State of play 17 Mar 2026 09:48
Metals One is increasingly looking less like a standard junior explorer and more like a hybrid mining investment vehicle with multiple near-term shots on goal across gold, copper, uranium, lithium, graphite, nickel and PGEs. What makes it interesting is that there are catalysts at three levels at once: direct MET1-owned projects, strategic equity investments, and structured financing exposure that links parts of the ecosystem together.
The biggest near-term swing factor remains the South African gold strategy. MET1 has exposure here through its 19.1% holding in Lions Bay Capital, its direct 5% stake in Lions Bay Resources, and its US$1.8m convertible loan note exposure to LBR which, if fully converted, could take its LBR interest to at least 30% on a fully diluted basis. The key point is that the Vantage Goldfields situation and the cogeneration / gold roaster plant are not separate stories. They are part of one dependency chain. If LBR secures the Vantage assets, that acquisition could potentially provide the feed for the roaster project, while the plant itself is intended to produce power and process pyritic gold concentrates. In simple terms, Vantage plus the plant equals the outline of a vertically integrated South African gold business. That is why the court outcome, plant option, CPR work and any financing or restart pathway all matter so much.

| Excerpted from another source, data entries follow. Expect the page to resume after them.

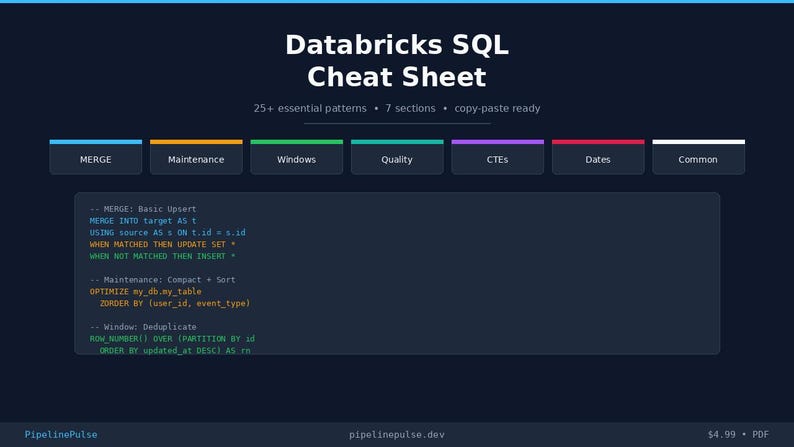 Databricks SQL
Cheat Sheet

25+ essential patterns • 7 sections • copy-paste ready

MERGE

Maintenance

Windows

Quality

CTEs

Dates

Common

-- MERGE: Basic Upsert
MERGE INTO target AS t
USING source AS s ON t.id = s.id
WHEN MATCHED THEN UPDATE SET *
WHEN NOT MATCHED THEN INSERT *

-- Maintenance: Compact + Sort
OPTIMIZE my_db.my_table
ZORDER BY (user_id, event_type)

-- Window: Deduplicate
ROW_NUMBER() OVER (PARTITION BY id
ORDER BY updated_at DESC) AS rn

PipelinePulse

pipelinepulse.dev

$4.99 • PDF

An important structural detail that was easy to miss at first is the MET1 loan to Lions Bay Capital. This is not just a loose relationship between investee companies. The C$4m loan is secured by first-ranking security over Lions Bay’s Fidelity Minerals shares, LBR shares, loan accounts to LBR and GNT Mining debt. That creates a real financing bridge between the South African gold strategy and the Peru exposure. In other words, MET1 is not only exposed to Lions Bay and Fidelity through equity ownership, it also has secured financing leverage across that part of the structure. That makes the Lions Bay / LBR / Fidelity ecosystem more meaningful than it first appears.
On Fidelity Minerals, MET1 now has roughly 12.96% exposure and this is another one with tangible near-term news flow. The big immediate catalyst is Las Huaquillas access. Fidelity has now signed the surface access agreement and is building the access road needed to reach the historic underground workings and planned exploration areas. Once that road is completed, the next steps are underground sampling, confirmation of historical grades, drilling preparation and work toward a new NI 43-101 compliant resource. There is also a second layer here which the market may not fully value yet: Las Huaquillas is not just a brownfield gold story, it also carries copper porphyry upside flanking the epithermal gold system.